Open Letter from Genspect to Wes Streeting
By Genspect
16 January 2026
Dear Secretary of State,
We are writing in response to your remarks of 13 January regarding the PATHWAYS trial. We welcome your acknowledgement of the serious failings identified by the Cass Review and your commitment to evidence-based paediatric healthcare. Our main concern is that the clinical trial you defend rests on a diagnostic concept—gender incongruence—whose origins are political rather than scientific, rendering it an inappropriate basis for medical intervention in young people.

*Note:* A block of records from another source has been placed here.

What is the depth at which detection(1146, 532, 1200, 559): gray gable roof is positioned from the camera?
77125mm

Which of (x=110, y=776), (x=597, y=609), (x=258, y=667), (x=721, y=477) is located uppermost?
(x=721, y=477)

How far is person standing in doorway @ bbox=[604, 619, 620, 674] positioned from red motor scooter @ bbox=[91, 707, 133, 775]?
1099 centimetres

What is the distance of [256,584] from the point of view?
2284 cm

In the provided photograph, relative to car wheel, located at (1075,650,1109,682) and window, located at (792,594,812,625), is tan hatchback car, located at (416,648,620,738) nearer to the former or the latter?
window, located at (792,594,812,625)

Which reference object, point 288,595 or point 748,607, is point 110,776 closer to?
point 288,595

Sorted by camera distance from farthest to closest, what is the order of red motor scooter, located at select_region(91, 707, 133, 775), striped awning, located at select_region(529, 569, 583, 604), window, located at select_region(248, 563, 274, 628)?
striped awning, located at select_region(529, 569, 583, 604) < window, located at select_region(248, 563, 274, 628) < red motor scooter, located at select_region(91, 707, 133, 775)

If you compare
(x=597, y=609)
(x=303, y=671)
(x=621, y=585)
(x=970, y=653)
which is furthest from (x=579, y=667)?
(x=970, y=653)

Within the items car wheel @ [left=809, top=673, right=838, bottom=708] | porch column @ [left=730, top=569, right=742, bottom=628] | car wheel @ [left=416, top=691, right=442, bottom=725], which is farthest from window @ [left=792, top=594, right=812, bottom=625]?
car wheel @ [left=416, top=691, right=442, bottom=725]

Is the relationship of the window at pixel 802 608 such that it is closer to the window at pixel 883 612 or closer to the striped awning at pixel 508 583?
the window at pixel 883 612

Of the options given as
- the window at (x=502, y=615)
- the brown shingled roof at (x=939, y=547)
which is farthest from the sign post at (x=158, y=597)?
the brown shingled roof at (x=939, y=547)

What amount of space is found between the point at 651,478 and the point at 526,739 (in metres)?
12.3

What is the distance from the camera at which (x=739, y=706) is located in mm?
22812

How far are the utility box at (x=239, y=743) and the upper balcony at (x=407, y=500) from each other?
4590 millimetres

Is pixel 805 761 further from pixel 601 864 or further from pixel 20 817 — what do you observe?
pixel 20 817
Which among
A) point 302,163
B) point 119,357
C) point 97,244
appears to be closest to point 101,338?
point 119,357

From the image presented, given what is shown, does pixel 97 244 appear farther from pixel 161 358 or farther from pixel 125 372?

Your letter states that your approach thus far “has been led by the evidence, not ideology,” and asserts that “gender incongruence is [a] real and internationally recognised disorder,” defined in ICD-11 as “a marked and persistent incongruence between an individual’s experienced gender and the assigned sex.”
Yet this ICD-11 category did not emerge from new scientific discoveries. It is the product of a decades-long depsychopathologization campaign by activists and advocacy organisations, whose explicit goal was to remove psychiatric framing and guardrails around hormonal and surgical interventions, secure third-party payment for these treatments, and ultimately implement a transition-on-demand model across the entire field of gender medicine.
This ambitious campaign succeeded. Over successive revisions, diagnoses such as “gender identity disorder” and “transsexualism” were deliberately reshaped and relocated, shifting language away from any implication of mental disorder and towards a vague condition involving an inner identity at odds with the body. The ICD-11 construct of gender incongruence is the culmination of that process: an impressive political achievement, to be sure, but a far cry from the rigorous scientific inquiry upon which medicine ought to be built.
The activist influence is clear in the language itself. “Experienced gender” is an unfalsifiable inner claim, not a measurable clinical marker. “Assigned sex” is not a scientific term; it is activist language designed to obscure the reality that sex is determined at conception, observed before or at birth, and plainly immutable. When such concepts are written into diagnostic criteria, ideology forms the foundation of treatment before any discussion of interventions even begins.
This is especially important in the context of children and adolescents. The young people now being diagnosed under this framework are not a discrete, clearly understood patient group. They include boys and girls with very high rates of autism; adolescents with long-standing mental health problems and trauma; young people struggling with emerging same-sex attraction; and teenagers who have misinterpreted the normal discomfort of puberty as a sign they are transgender because they are coming of age in a culture saturated with the messaging of trans rights. Their distress is real. But the idea that it is best conceptualised as “gender incongruence” requiring medical intervention is a contested ideological view, not an established scientific fact.
It is crucial not to exceptionalise this group of young people. They are children and adolescents like any other, meaning all the well-established rules of child and adolescent development apply to them equally. On that basis, the “triple lock” of safeguards described in your letter cannot address the fundamental ethical problem: no child or adolescent is capable of giving “informed assent” to such drastic, life-altering interventions.
A young person may be able to memorise a list of risks and repeat them back to a clinician, but that does not mean they comprehend what lifelong infertility, impaired sexual function, or permanent changes to their body will mean at 25, 35 or beyond. Moreover, parental consent cannot make up for the child’s lack of maturity, nor can a national multidisciplinary team override what decades of high quality developmental science tells us about adolescents’ limited capacity to foresee long-term consequences and the importance of keeping future options open.
You argue that, with the strongest safeguards in place, the PATHWAYS trial is “the only way” to manage “the risks to young people who are using puberty suppressing hormones in an unmanaged way and the risks to young people experiencing extreme mental anguish by not accessing puberty suppressing hormones.” We agree that unregulated self-medication is dangerous, and that some young people are in profound distress. But it does not follow that testing a highly invasive medical treatment on healthy adolescents given an activist-crafted diagnosis is the only or best response.
Instead, it is vital to address the underlying reasons why so many healthy young people feel compelled to pursue these drastic medical interventions. This requires the courage to confront the root cause: these youth are caught up in a powerful, internet-fuelled social phenomenon—a culture-bound event driven by the messaging of the trans rights movement.
It is time to face the fact that, as a society, we have let these young people down by allowing them to be exposed to a political ideology with no grounding in truth at a crucial stage of their identity development—an ideology that untethered them from reality and convinced them that drastic medical interventions were the only solution to their pain. The answer is to restore reality carefully and compassionately, not to conduct a clinical trial that legitimises the very belief system that put these youth in harm’s way in the first place.
If your government is serious about protecting young people and being led by evidence, you will halt the PATHWAYS trial before it begins.